Whatever you want to call it, I grow Sweet Autumn Clematis on an 8 foot tall wire cylinder in the center of my garden, pictured above as taken on a recent misty morning.  I question the oft-repeated information that C. terniflora is hardy to Zone 4, because my history with the plant has been to grow one, lose one, have a volunteer come up in another spot, and then had that volunteer cover the wire tower for three years running until this past winter, admittedly a bad one, when it was killed back to the ground.  I waited patiently this spring, hoping to see signs of life and knowing that clematis often take some time to put leaves on their seemingly dead vines, and just as I was about to give up and was ready to find and plant a new one, some nice green shoots popped up from the ground in the center of the tower. Luckily for me and my garden, Sweet Autumn Clematis grows 20 feet in a single season and blooms on new growth, and it recovered 2/3rds of the trellis again before blooming this year.  In the Flint Hills, it seems to be completely free from disease and the flowers, though small at one inch across, are so fragrant with a rich vanilla scent that this single vine perfumes my entire garden for weeks.  To stand downwind of this central white pillar is to overdose on the scent of heaven.

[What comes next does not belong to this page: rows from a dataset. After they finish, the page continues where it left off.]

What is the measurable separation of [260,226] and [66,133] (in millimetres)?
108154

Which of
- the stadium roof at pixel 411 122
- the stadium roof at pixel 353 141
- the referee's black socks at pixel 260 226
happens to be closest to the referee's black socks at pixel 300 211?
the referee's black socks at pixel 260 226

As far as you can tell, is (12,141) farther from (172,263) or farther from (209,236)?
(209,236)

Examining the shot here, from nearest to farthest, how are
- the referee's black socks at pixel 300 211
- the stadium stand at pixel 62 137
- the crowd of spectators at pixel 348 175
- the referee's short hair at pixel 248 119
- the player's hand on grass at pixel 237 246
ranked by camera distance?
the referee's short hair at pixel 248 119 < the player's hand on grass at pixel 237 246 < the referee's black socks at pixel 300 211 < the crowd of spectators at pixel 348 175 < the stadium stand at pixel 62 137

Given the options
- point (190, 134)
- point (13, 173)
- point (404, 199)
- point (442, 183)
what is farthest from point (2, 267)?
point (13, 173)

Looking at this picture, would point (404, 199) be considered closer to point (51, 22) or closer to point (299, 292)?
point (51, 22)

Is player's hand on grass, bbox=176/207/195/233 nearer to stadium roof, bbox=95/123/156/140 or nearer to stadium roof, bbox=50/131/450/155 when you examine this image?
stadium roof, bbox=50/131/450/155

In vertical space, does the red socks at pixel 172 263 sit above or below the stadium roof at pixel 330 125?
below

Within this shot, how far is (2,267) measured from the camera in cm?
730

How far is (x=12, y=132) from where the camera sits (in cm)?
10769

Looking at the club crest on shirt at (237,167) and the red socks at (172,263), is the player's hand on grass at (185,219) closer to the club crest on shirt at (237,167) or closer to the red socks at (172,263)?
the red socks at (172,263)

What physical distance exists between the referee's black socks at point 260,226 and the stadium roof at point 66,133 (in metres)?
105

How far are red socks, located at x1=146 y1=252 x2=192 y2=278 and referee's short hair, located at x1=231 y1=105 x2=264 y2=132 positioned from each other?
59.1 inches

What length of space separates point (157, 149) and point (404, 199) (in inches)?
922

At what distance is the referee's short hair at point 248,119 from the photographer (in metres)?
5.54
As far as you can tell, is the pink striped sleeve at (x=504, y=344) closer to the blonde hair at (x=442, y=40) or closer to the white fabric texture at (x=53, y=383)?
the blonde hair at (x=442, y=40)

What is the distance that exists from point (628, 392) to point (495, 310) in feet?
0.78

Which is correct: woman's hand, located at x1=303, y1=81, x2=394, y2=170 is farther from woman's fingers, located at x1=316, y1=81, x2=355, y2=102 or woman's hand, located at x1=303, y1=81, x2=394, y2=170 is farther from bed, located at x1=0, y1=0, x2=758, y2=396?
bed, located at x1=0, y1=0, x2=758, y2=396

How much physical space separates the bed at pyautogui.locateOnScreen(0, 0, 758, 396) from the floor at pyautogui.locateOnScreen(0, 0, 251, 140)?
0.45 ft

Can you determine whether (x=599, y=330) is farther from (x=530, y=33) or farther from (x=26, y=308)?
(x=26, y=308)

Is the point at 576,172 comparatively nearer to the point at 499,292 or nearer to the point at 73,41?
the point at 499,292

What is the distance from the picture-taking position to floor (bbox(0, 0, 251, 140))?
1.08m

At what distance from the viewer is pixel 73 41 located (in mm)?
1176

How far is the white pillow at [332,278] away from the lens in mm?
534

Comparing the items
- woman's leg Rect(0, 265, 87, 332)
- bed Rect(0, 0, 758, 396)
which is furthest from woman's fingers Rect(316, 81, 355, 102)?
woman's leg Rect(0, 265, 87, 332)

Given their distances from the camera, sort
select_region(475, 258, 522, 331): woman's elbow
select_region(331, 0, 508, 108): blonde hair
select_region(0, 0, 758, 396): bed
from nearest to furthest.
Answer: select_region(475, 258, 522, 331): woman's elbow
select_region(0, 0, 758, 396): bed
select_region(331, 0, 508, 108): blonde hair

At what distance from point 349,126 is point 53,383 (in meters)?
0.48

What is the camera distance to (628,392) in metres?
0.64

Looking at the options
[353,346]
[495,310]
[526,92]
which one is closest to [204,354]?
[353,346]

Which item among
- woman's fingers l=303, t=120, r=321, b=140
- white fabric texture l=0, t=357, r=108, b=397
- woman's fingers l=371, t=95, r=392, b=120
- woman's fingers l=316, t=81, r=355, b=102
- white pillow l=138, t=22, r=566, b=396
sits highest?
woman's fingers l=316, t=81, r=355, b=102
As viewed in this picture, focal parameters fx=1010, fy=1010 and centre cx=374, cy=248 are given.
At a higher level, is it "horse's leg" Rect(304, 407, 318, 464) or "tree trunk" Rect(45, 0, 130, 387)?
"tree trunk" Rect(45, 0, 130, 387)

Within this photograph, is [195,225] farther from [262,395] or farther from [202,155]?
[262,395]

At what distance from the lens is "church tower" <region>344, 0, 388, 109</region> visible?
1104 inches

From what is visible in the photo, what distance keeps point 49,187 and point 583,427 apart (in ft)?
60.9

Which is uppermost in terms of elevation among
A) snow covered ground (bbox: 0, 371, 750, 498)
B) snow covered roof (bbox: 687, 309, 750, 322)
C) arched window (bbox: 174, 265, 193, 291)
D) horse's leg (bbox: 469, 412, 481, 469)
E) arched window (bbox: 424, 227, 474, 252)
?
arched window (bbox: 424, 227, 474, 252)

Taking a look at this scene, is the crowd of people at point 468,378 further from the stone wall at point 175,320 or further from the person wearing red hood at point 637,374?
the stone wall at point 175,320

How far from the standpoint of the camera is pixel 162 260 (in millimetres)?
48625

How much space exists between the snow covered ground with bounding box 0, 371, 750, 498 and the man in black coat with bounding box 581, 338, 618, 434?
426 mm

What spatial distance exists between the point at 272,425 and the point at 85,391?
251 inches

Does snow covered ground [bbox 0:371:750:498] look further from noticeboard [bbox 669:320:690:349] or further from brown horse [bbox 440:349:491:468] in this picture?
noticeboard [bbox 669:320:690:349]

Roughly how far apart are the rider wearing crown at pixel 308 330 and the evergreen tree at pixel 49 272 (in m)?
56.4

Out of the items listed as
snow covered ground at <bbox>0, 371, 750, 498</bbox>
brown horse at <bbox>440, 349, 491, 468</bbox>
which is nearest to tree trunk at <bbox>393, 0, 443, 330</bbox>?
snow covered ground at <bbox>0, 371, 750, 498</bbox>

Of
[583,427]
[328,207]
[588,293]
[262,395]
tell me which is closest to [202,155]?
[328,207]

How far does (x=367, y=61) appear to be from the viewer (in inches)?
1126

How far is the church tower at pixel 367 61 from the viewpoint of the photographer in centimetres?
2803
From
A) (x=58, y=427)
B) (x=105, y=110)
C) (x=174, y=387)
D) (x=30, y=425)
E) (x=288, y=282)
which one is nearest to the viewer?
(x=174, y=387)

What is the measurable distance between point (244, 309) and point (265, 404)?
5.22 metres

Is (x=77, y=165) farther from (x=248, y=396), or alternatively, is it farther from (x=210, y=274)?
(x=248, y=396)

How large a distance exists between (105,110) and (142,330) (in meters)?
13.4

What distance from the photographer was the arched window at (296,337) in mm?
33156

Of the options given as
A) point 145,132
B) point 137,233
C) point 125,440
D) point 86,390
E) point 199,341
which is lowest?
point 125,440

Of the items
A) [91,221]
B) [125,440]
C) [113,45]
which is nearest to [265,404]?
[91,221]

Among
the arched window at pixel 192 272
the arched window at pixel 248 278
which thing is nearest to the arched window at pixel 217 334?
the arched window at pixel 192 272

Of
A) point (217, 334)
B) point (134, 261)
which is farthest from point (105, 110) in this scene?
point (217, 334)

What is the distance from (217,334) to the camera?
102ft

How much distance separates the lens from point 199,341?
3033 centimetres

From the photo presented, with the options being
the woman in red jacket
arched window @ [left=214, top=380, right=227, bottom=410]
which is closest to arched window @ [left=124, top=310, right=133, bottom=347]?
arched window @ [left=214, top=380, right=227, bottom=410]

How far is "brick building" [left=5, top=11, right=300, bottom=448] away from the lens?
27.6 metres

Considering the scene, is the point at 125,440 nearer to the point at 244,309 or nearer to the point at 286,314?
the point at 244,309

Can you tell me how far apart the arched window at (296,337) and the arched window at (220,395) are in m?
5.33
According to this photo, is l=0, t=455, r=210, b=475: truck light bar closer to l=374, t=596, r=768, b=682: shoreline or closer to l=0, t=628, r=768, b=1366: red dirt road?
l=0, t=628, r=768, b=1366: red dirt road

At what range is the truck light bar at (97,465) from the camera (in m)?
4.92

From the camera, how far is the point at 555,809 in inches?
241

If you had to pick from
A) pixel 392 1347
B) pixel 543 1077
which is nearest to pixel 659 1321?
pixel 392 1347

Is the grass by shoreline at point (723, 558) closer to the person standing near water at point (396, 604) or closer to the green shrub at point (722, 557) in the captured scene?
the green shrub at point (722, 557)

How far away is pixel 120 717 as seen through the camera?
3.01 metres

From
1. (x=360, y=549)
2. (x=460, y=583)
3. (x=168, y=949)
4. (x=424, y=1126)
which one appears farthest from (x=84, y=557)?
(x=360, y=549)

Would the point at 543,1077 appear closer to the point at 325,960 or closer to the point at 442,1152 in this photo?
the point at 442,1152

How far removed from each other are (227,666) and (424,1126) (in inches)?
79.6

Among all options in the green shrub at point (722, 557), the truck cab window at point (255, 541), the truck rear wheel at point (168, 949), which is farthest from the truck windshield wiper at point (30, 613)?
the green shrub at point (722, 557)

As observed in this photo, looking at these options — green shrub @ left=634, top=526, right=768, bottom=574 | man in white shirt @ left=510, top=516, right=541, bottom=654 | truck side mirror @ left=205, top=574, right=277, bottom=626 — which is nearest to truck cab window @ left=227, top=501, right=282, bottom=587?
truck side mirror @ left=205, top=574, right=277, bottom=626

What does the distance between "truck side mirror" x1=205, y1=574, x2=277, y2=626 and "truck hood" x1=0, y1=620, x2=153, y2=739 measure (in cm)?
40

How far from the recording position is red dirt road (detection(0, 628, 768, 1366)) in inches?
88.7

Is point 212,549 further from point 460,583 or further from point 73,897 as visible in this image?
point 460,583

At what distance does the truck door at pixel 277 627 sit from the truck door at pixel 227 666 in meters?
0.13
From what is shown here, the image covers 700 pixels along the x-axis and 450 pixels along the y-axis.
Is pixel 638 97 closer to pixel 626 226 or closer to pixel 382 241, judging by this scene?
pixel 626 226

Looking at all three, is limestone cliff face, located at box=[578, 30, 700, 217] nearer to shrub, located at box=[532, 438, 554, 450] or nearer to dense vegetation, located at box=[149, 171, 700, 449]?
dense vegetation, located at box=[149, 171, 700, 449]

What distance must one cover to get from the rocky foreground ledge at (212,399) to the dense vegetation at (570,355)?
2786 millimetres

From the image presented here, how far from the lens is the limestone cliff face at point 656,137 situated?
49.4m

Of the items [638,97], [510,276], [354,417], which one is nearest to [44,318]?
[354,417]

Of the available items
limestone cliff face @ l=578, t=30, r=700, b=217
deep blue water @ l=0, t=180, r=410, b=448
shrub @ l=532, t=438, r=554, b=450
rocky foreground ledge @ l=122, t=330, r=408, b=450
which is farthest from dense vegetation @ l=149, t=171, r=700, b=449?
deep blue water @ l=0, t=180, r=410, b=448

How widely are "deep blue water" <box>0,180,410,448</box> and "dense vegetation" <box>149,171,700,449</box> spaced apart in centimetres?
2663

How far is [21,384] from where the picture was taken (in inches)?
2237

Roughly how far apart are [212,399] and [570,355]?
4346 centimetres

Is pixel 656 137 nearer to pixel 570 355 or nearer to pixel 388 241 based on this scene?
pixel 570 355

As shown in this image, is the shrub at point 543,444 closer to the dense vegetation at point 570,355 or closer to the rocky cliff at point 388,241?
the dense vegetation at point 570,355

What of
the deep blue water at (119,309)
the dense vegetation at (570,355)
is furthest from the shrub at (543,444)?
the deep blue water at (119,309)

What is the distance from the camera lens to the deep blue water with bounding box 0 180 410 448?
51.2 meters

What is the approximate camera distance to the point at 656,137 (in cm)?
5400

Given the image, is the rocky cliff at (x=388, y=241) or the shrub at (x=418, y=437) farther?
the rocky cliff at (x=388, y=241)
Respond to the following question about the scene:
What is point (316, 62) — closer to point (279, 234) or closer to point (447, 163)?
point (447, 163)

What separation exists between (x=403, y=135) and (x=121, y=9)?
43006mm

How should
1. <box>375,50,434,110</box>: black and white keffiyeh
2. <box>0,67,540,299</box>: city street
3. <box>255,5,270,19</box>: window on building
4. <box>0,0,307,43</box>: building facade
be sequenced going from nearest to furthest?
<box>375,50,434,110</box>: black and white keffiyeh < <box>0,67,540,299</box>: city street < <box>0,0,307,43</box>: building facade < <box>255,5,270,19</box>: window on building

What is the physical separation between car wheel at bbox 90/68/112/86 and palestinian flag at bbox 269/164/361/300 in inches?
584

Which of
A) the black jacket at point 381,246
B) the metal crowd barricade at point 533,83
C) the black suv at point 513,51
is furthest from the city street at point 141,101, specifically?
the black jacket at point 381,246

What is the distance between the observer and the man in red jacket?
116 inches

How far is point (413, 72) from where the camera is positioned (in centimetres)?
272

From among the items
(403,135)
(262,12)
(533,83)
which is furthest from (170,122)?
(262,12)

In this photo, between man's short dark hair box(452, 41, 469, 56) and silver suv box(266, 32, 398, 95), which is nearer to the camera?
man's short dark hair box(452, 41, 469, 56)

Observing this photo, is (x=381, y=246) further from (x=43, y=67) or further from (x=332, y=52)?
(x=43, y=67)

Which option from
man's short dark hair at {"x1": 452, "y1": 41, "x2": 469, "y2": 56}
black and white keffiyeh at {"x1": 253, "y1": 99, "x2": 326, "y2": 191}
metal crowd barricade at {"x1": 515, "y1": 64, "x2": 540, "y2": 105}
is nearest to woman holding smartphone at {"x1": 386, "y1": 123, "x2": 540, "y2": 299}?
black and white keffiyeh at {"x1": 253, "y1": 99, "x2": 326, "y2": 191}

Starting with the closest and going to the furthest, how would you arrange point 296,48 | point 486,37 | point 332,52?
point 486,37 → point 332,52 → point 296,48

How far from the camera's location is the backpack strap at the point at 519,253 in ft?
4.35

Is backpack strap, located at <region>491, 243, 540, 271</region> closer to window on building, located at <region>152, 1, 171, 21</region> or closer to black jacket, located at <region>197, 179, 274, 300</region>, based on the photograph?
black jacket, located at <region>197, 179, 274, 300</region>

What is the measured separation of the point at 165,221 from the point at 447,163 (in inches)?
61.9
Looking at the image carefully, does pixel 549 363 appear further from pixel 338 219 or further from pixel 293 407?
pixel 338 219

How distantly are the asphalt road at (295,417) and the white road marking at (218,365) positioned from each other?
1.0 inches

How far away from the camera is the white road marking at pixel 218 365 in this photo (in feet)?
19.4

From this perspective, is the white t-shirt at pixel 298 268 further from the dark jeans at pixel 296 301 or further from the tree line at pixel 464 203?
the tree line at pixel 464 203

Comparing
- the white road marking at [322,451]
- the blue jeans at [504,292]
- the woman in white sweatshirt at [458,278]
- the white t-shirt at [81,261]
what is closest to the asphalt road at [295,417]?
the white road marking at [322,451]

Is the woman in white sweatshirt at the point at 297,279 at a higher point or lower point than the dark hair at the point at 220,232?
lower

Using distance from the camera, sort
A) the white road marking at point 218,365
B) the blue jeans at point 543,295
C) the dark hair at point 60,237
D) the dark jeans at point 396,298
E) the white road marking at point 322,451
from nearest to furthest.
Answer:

Although I understand that the Internet is not always a reliable source, it sometimes pays to do a little reading anyway, and in my readings about this vine, I discovered that clematis is in the buttercup family (a neat little factoid for cocktail parties that I never attend anyway) and was called "pepper vine" by Western pioneers and used as a pepper substitute since true black pepper was a rare and expensive commodity for them.  I don't know which clematis would have been carried on the wagons westward, but the entire genus supposedly contains essential oils and compounds that irritate the skin and mucous membranes and can cause bleeding into the gastrointestinal tract if ingested in large amounts.  Thankfully, since I don't like black pepper anyway and the long-suffering Mrs. ProfessorRoush has indulged me by limiting its use in her cooking, I won't be tempted, come the Revolution, to try this dangerous substitute.

It just occurred to me that I've blogged on two white fall-blooming plants in a row.  Maybe I should start a White Garden and create a prairie Sissinghurst out here in the middle of Kansas.  What a fantasy, me and Vita (Sackville-West), gardening together at last.